FreqDist({'e': 202946, ',': 175002, '.': 152999, 's': 128722, 'd': 105687, 't': 94459, 'he': 92084, 'n': 87889, 'a': 74912, 'of': 72978, ...})

In [2]:
common_suffixes = [suffix for (suffix, _) in suffix_f_dist.most_common(100)]
common_suffixes[:10]

['e', ',', '.', 's', 'd', 't', 'he', 'n', 'a', 'of']

Next, we’ll define a feature extractor function which checks a given word for these suffixes.

In [3]:
def pos_suffix_features(word):
    features = {}
    for suffix in common_suffixes:
        features['endswith({})'.format(suffix)] = word.lower().endswith(suffix)
    return features


test_features = pos_suffix_features('test')

print('POS SUFFIX FEATURES FOR THE WORD "TEST"')
print('endswith(e):', test_features['endswith(e)'])
print('endswith(t):', test_features['endswith(t)'])

POS SUFFIX FEATURES FOR THE WORD "TEST"
endswith(e): False
endswith(t): True


Now that we’ve defined our feature extractor, we can use it to train a decision tree classifier.

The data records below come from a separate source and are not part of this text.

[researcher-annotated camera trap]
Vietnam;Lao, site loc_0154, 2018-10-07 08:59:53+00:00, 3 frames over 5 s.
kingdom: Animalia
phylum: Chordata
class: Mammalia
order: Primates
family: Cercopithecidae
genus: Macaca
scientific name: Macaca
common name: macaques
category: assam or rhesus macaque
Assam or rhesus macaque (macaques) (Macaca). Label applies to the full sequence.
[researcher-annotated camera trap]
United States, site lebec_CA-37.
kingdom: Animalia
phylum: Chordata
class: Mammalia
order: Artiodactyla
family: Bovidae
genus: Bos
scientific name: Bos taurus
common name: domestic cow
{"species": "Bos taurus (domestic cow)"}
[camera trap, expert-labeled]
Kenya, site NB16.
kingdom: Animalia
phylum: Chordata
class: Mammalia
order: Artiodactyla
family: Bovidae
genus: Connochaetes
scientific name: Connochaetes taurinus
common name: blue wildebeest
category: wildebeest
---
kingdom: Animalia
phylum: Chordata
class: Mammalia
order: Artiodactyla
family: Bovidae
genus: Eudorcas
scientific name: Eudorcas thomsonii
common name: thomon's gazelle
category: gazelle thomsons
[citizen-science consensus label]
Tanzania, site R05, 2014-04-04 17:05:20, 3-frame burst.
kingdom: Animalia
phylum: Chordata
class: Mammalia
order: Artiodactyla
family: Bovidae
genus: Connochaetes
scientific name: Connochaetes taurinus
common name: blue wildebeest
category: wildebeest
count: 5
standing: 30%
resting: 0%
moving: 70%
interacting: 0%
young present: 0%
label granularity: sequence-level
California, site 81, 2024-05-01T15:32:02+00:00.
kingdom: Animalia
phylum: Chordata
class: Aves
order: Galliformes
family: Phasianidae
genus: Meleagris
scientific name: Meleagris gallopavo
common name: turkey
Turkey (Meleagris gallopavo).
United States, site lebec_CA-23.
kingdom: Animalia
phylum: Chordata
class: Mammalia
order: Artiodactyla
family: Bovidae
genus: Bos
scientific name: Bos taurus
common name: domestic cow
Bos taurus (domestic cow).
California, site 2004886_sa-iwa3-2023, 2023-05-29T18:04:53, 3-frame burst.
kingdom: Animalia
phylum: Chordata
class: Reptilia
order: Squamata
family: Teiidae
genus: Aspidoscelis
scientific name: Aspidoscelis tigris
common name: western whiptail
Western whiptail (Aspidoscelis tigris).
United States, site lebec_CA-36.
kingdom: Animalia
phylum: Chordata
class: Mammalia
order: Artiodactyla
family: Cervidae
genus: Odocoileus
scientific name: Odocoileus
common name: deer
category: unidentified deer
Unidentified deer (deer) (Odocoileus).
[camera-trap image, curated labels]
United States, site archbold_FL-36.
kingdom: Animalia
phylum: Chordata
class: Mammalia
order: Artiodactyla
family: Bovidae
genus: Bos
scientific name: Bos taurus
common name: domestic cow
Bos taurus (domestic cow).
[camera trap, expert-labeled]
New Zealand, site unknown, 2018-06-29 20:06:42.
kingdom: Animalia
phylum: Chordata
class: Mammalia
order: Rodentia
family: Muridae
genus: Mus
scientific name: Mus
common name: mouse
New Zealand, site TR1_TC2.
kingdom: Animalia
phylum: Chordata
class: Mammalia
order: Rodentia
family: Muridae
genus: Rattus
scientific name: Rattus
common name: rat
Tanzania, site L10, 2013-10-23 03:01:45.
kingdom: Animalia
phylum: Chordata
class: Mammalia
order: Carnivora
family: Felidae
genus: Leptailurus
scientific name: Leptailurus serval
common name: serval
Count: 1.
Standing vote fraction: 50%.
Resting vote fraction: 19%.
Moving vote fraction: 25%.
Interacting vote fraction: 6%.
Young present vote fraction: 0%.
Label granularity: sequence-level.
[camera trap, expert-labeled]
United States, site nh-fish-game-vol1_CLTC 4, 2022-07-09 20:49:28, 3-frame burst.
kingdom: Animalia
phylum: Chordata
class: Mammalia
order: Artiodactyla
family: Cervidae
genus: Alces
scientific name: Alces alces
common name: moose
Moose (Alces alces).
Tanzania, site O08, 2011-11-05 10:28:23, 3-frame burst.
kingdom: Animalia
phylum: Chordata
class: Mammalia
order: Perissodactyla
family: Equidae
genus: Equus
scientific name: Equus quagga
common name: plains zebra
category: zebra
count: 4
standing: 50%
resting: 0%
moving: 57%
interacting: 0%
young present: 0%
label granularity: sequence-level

First, we use the `tagged_words()` method to read the `brown` corpus as a list of tagged tokens.

In [4]:
tagged_words = brown.tagged_words(categories='news')
tagged_words[:10]

[('The', 'AT'),
 ('Fulton', 'NP-TL'),
 ('County', 'NN-TL'),
 ('Grand', 'JJ-TL'),
 ('Jury', 'NN-TL'),
 ('said', 'VBD'),
 ('Friday', 'NR'),
 ('an', 'AT'),
 ('investigation', 'NN'),
 ('of', 'IN')]

We then extract all suffix features for each word in the list of tagged tokens.

In [5]:
feature_sets = [(pos_suffix_features(n), g) for (n, g) in tagged_words]

print('POS SUFFIX FEATURES FOR THE WORD "THE"')
print('endswith(e):', feature_sets[0][0]['endswith(e)'])
print('endswith(t):', feature_sets[0][0]['endswith(t)'])

POS SUFFIX FEATURES FOR THE WORD "THE"
endswith(e): True
endswith(t): False


In [6]:
from nltk import DecisionTreeClassifier
from nltk.classify import accuracy

cutoff = int(len(feature_sets) * 0.1)
train_set, test_set = feature_sets[cutoff:], feature_sets[:cutoff]

NLTK is a learning toolkit not optimized for speed. The next line of code, which trains the classifier, can take up to 10 minutes to execute, depending on the processor. For a practical classifier, use a library like `scikit-learn` instead of the classifiers that come with NLTK.

In [7]:
classifier = DecisionTreeClassifier.train(train_set)

In [8]:
round(accuracy(classifier, test_set), 2)

0.63

In [9]:
classifier.classify(pos_suffix_features('goblins'))

'NNS'

A nice feature of decision tree models is that they are often easy to interpret. We can instruct NLTK to print them out as pseudocode:

In [10]:
print(classifier.pseudocode(depth=4))

if endswith(the) == False: 
  if endswith(,) == False: 
    if endswith(s) == False: 
      if endswith(.) == False: return '.'
      if endswith(.) == True: return '.'
    if endswith(s) == True: 
      if endswith(is) == False: return 'PP$'
      if endswith(is) == True: return 'BEZ'
  if endswith(,) == True: return ','
if endswith(the) == True: return 'AT'



To improve the classifier, we can add contextual features:

```py
def pos_features(sentence, i): [1]
    features = {"suffix(1)": sentence[i][-1:],
                "suffix(2)": sentence[i][-2:],
                "suffix(3)": sentence[i][-3:]}
    if i == 0:
        features["prev-word"] = "<START>"
    else:
        features["prev-word"] = sentence[i-1]
    return features
```

Then, instead of working with tagged words, we work with tagged sentences:

```py
tagged_sents = brown.tagged_sents(categories='news')
```

We can then improve this further by adding more features such as `prev-tag`, etc.